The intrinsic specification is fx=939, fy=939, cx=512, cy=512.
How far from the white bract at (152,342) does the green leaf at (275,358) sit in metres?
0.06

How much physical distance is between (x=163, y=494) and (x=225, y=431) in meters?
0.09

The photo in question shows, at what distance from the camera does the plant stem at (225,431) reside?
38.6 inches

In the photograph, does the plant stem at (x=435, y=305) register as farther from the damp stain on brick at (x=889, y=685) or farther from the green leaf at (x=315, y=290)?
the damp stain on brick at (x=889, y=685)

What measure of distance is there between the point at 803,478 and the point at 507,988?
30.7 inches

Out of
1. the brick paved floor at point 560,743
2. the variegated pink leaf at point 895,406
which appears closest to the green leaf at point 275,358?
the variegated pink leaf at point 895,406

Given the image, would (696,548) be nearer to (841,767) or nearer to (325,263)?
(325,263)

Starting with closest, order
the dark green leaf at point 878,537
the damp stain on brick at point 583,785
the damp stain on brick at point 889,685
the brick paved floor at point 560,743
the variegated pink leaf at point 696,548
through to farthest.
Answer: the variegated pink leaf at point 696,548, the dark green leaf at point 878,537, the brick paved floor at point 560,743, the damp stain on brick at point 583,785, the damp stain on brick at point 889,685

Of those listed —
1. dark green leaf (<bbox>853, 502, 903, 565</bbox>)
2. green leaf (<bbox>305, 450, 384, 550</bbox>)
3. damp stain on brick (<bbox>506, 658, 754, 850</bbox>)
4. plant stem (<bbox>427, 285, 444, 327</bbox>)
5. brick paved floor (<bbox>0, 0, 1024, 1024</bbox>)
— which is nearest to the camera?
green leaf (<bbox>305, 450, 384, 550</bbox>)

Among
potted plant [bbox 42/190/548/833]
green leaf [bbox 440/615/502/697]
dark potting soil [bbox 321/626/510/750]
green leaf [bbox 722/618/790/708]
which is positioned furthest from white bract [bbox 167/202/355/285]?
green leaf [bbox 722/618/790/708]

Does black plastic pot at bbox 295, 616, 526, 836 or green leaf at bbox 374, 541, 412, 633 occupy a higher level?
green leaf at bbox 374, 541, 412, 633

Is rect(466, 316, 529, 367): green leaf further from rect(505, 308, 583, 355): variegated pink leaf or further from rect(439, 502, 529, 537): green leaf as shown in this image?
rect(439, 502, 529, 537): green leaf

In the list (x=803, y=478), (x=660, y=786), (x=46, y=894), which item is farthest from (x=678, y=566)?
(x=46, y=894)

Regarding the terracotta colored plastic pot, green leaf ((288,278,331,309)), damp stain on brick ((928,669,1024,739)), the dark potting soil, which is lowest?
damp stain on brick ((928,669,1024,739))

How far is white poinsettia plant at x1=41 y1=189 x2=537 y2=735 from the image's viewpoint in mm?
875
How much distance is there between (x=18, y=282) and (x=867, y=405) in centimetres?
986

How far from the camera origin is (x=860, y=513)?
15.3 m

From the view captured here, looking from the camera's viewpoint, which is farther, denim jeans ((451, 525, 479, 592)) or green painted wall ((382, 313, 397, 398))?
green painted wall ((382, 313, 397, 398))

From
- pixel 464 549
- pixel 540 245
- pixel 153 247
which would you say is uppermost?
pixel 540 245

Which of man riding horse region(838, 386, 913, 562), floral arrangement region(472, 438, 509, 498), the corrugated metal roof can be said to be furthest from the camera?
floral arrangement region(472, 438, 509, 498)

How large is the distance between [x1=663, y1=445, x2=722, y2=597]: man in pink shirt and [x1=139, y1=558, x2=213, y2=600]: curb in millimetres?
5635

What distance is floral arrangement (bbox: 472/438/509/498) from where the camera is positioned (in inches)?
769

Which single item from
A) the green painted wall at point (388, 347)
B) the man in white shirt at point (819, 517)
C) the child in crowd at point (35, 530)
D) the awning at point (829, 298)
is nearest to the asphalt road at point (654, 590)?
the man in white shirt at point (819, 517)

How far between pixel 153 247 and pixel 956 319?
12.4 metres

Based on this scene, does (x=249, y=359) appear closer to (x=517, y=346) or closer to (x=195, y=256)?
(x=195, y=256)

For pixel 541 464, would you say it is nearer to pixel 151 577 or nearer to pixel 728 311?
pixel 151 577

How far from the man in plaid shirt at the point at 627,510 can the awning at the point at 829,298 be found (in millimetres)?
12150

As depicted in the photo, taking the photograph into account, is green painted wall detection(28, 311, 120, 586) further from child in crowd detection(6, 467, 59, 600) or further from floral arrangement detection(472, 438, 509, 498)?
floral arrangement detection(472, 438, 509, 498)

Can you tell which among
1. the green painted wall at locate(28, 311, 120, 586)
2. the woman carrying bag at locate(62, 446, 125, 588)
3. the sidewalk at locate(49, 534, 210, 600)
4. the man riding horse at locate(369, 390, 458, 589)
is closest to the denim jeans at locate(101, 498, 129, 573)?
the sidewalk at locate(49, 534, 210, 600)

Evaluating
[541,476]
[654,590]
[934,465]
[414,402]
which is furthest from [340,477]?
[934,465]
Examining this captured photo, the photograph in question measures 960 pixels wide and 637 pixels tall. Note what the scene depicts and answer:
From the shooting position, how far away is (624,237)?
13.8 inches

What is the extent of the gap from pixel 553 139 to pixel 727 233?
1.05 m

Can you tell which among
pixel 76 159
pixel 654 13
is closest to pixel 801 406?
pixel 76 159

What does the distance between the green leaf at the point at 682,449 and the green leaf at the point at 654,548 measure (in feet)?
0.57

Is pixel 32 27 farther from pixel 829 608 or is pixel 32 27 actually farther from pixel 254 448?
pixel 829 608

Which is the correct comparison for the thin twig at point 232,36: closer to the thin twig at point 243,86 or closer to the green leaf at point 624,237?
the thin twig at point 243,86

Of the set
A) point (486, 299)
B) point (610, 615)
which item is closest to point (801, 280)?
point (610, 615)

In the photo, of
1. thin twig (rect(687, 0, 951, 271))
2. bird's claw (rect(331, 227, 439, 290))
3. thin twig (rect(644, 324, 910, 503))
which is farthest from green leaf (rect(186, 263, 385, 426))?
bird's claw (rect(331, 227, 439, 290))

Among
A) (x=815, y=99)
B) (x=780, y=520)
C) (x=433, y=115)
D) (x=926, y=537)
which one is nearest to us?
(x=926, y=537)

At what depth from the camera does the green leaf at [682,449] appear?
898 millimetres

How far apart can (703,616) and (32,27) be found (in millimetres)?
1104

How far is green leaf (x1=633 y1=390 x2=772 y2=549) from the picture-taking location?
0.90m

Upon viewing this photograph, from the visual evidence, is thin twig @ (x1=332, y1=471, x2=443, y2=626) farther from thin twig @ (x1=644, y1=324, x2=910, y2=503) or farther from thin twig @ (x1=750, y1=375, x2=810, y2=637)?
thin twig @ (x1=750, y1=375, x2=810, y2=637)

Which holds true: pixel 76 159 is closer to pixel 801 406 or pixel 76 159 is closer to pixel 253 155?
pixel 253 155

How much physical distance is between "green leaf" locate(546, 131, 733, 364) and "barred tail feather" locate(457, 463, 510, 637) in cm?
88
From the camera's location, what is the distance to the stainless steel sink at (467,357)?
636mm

##########

**Directions:** Please give back all of the records exactly as written.

**Exercise answer:**
The intrinsic specification is fx=939, fy=939, cx=512, cy=512.
How far from the white bract at (152,342) does the green leaf at (275,358) sit in metres?
0.06

How much physical distance is between (x=163, y=494) and (x=225, y=431) in meters?
0.09

The photo in question shows, at what distance from the camera does the plant stem at (225,431) reside?
38.6 inches

In the photograph, does the plant stem at (x=435, y=305) register as farther from the damp stain on brick at (x=889, y=685) or farther from the green leaf at (x=315, y=290)?
the damp stain on brick at (x=889, y=685)

What measure of distance is there between the point at 803,478 and the point at 507,988?
30.7 inches

Out of
1. the brick paved floor at point 560,743
2. the variegated pink leaf at point 895,406
which appears closest to the green leaf at point 275,358?
the variegated pink leaf at point 895,406

Given the image, would (696,548) be nearer to (841,767) or nearer to (325,263)?
(325,263)

Starting with closest, order
the dark green leaf at point 878,537
the damp stain on brick at point 583,785
the damp stain on brick at point 889,685
the brick paved floor at point 560,743
the variegated pink leaf at point 696,548
through to farthest.
Answer: the variegated pink leaf at point 696,548, the dark green leaf at point 878,537, the brick paved floor at point 560,743, the damp stain on brick at point 583,785, the damp stain on brick at point 889,685

Of those listed —
1. dark green leaf (<bbox>853, 502, 903, 565</bbox>)
2. green leaf (<bbox>305, 450, 384, 550</bbox>)
3. damp stain on brick (<bbox>506, 658, 754, 850</bbox>)
4. plant stem (<bbox>427, 285, 444, 327</bbox>)
5. brick paved floor (<bbox>0, 0, 1024, 1024</bbox>)
— which is nearest to the camera?
green leaf (<bbox>305, 450, 384, 550</bbox>)

Among
potted plant [bbox 42/190/548/833]
green leaf [bbox 440/615/502/697]
dark potting soil [bbox 321/626/510/750]
green leaf [bbox 722/618/790/708]
which is positioned furthest from white bract [bbox 167/202/355/285]?
green leaf [bbox 722/618/790/708]

Does black plastic pot at bbox 295, 616, 526, 836 or green leaf at bbox 374, 541, 412, 633 occupy a higher level?
green leaf at bbox 374, 541, 412, 633

Is rect(466, 316, 529, 367): green leaf further from rect(505, 308, 583, 355): variegated pink leaf or further from rect(439, 502, 529, 537): green leaf as shown in this image?
rect(439, 502, 529, 537): green leaf

In the list (x=803, y=478), (x=660, y=786), (x=46, y=894), which item is farthest from (x=678, y=566)?
(x=46, y=894)

Regarding the terracotta colored plastic pot, green leaf ((288,278,331,309)), damp stain on brick ((928,669,1024,739)), the dark potting soil, which is lowest?
damp stain on brick ((928,669,1024,739))

How far is white poinsettia plant at x1=41 y1=189 x2=537 y2=735 from the image's viewpoint in mm?
875
How much distance is there between (x=18, y=282) and (x=867, y=405) in centimetres?
986

How far from the camera origin is (x=860, y=513)?
15.3 m

From the view captured here, looking from the camera's viewpoint, which is farther, denim jeans ((451, 525, 479, 592)) or green painted wall ((382, 313, 397, 398))?
green painted wall ((382, 313, 397, 398))

From
- pixel 464 549
- pixel 540 245
- pixel 153 247
which would you say is uppermost?
pixel 540 245

Which of man riding horse region(838, 386, 913, 562), floral arrangement region(472, 438, 509, 498), the corrugated metal roof can be said to be furthest from the camera?
floral arrangement region(472, 438, 509, 498)

How large is the distance between [x1=663, y1=445, x2=722, y2=597]: man in pink shirt and [x1=139, y1=558, x2=213, y2=600]: curb in millimetres?
5635

What distance is floral arrangement (bbox: 472/438/509/498) from where the camera is positioned (in inches)?
769

Which single item from
A) the green painted wall at point (388, 347)
B) the man in white shirt at point (819, 517)
C) the child in crowd at point (35, 530)
D) the awning at point (829, 298)
is nearest to the asphalt road at point (654, 590)?
the man in white shirt at point (819, 517)

How far between pixel 153 247 and pixel 956 319?
12.4 metres

Based on this scene, does (x=249, y=359) appear closer to (x=517, y=346) or closer to (x=195, y=256)?
(x=195, y=256)

For pixel 541 464, would you say it is nearer to pixel 151 577 or nearer to pixel 728 311?
pixel 151 577

How far from the man in plaid shirt at the point at 627,510 can the awning at the point at 829,298 be found (in millimetres)?
12150

As depicted in the photo, taking the photograph into account, is green painted wall detection(28, 311, 120, 586) further from child in crowd detection(6, 467, 59, 600) or further from floral arrangement detection(472, 438, 509, 498)?
floral arrangement detection(472, 438, 509, 498)

Can you tell which among
1. the green painted wall at locate(28, 311, 120, 586)
2. the woman carrying bag at locate(62, 446, 125, 588)
3. the sidewalk at locate(49, 534, 210, 600)
4. the man riding horse at locate(369, 390, 458, 589)
is closest to the denim jeans at locate(101, 498, 129, 573)?
the sidewalk at locate(49, 534, 210, 600)

Evaluating
[541,476]
[654,590]
[934,465]
[414,402]
which is furthest from [340,477]?
[934,465]
Examining this captured photo, the photograph in question measures 960 pixels wide and 637 pixels tall. Note what the scene depicts and answer:
From the shooting position, how far away is (624,237)?
13.8 inches

What is the extent of the gap from pixel 553 139 to pixel 727 233?
1.05 m

Can you tell which among
pixel 76 159
pixel 654 13
is closest to pixel 801 406?
pixel 76 159

What does the distance between the green leaf at the point at 682,449 and the green leaf at the point at 654,548 measure (in feet)?
0.57

Is pixel 32 27 farther from pixel 829 608 or is pixel 32 27 actually farther from pixel 254 448?
pixel 829 608

Which is the correct comparison for the thin twig at point 232,36: closer to the thin twig at point 243,86 or closer to the green leaf at point 624,237?
the thin twig at point 243,86

Of the set
A) point (486, 299)
B) point (610, 615)
which item is closest to point (801, 280)?
point (610, 615)

In the photo, of
1. thin twig (rect(687, 0, 951, 271))
2. bird's claw (rect(331, 227, 439, 290))
3. thin twig (rect(644, 324, 910, 503))
which is farthest from green leaf (rect(186, 263, 385, 426))?
bird's claw (rect(331, 227, 439, 290))

Among
A) (x=815, y=99)
B) (x=780, y=520)
C) (x=433, y=115)
D) (x=926, y=537)
which one is nearest to us?
(x=926, y=537)

At what depth from the camera does the green leaf at [682,449] appear?
898 millimetres

How far apart can (703,616) and (32,27) be found (in millimetres)?
1104

How far is green leaf (x1=633 y1=390 x2=772 y2=549) from the picture-taking location?
0.90m

Upon viewing this photograph, from the visual evidence, is thin twig @ (x1=332, y1=471, x2=443, y2=626) farther from thin twig @ (x1=644, y1=324, x2=910, y2=503) or farther from thin twig @ (x1=750, y1=375, x2=810, y2=637)?
thin twig @ (x1=750, y1=375, x2=810, y2=637)

Which holds true: pixel 76 159 is closer to pixel 801 406 or pixel 76 159 is closer to pixel 253 155?
pixel 253 155

How much physical distance is between "green leaf" locate(546, 131, 733, 364) and "barred tail feather" locate(457, 463, 510, 637) in cm?
88
From the camera's location, what is the distance to the stainless steel sink at (467,357)?
636mm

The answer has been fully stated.